REDUCE OVERALL
COSTS

Typical Warehouse

 

 

For organizations with a complex and shifting mix of box sizes and configurations, we find savings of over 30% are typical. This results from the removal of many steps and processes in the normal supply chain for packaging. There’s an abundance of steps that are normally necessary but provide no value when ordering prefinished boxes. There are machine setups, more material transfers, unitizing and damage prevention, freight, and other things that all inflate the overall cost basis for an order of boxes. When small orders are needed – all of these steps can have a dramatic effect on pricing. Many of these things are not needed or completely eliminated with Box on Demand.

Cost reduction typically is associated with:

Materials:

The unit cost of boxes produced by our systems is constant across all quantities and configurations. Therefore your cost for boxes is predictable across all of your potential requirements. If your environment is a good fit for our systems, the unit cost of ready to feed raw material ($ per square foot of material) can be in order of magnitude less than the equivalent unit cost for a pre-made box. 


Inventory (working capital):
 

Our customers used to have large warehouses, storing boxes that kept multiple truck loads of material. Many of the items in these warehouses sit idle for months or even years waiting to be used. The box warehouse is eliminated when our system is implemented. 


Space:
 

When a production environment is based on producing or shipping a wide spectrum of sizes or configurations, there is a tendency to "have on hand" packaging materials that may be needed. Multiple areas are required to house these materials driving up space utilization for non-value added items. 

Time: 

Purchasing departments and production supervisors can spend hours per week determining what boxes are needed and when. They have to coordinate this with a supplier at a remote facility creating a slow and complex procurement process. Flexibility and simplicity are introduced with an in-house system. Purchasing typically orders raw material in a simple and predictable fashion.
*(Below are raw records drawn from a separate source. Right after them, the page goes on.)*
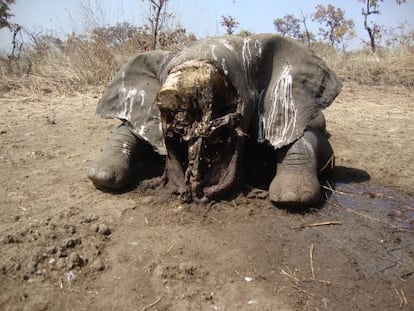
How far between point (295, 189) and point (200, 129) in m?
0.81

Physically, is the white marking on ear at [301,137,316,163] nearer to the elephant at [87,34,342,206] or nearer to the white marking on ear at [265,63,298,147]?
the elephant at [87,34,342,206]

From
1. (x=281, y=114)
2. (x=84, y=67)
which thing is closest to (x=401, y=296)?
(x=281, y=114)

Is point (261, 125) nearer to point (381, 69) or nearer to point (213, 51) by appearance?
point (213, 51)

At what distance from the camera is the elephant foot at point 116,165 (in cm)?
359

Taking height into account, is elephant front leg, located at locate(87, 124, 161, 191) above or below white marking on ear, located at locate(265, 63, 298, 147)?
below

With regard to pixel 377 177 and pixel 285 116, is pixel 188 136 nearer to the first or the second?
pixel 285 116

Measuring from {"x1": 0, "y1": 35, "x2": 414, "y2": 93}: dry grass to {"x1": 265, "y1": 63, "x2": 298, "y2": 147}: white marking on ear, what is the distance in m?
5.34

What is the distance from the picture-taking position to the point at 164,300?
2.37 m

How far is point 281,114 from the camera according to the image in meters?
3.61

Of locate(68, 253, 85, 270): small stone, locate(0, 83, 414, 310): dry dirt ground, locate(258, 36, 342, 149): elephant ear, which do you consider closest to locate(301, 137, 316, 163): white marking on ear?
locate(258, 36, 342, 149): elephant ear

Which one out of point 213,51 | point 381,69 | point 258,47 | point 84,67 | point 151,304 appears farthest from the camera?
point 381,69

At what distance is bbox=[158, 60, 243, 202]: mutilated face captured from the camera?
3006mm

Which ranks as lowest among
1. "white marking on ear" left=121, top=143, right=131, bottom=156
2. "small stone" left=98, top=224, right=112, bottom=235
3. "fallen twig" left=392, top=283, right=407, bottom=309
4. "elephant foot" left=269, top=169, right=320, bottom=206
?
"fallen twig" left=392, top=283, right=407, bottom=309

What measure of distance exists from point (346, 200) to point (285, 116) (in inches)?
32.2
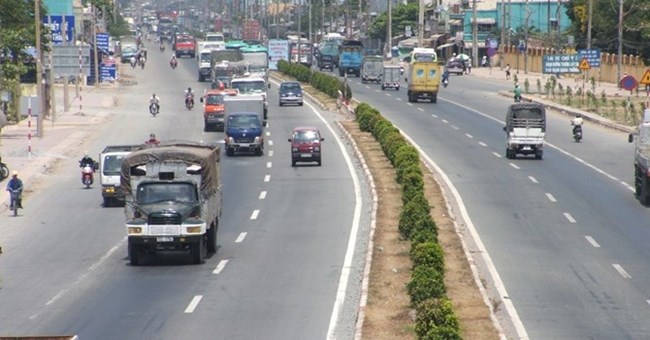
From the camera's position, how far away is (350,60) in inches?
5340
Production does not have to spend time waiting for the correct materials to get to the pack line. 

Damage: 

Every box produced by our systems is custom-made. Each item produced on the system can be tweaked to the millimeter. Tighter fitting packages provide better protection. The procurement of a simple set of raw materials dramatically reduces the amount of material handling both at the supplier and receiver resulting in less transport damage. 

Waste: 

We typically see a reduction in the amount of materials not used. Quantity price breaks cause over ordering which increases the amount of obsolescent material. With our system - raw material is never obsolete. 

The traditional supply chain for boxes is best-suited for those who buy boxes in batches of over 1000. Because of this, an organization with a variable product mix is forced to carry a much higher inventory in order to keep unit costs manageable and box inventory means that money is tied up in non-productive resources. If a large warehouse of boxes is not an option, expensive vendor-based warehouse and release programs are common and typically add to costs.

With Box on Demand you build only the boxes you need and you pay only for the boxes you build – when you build them.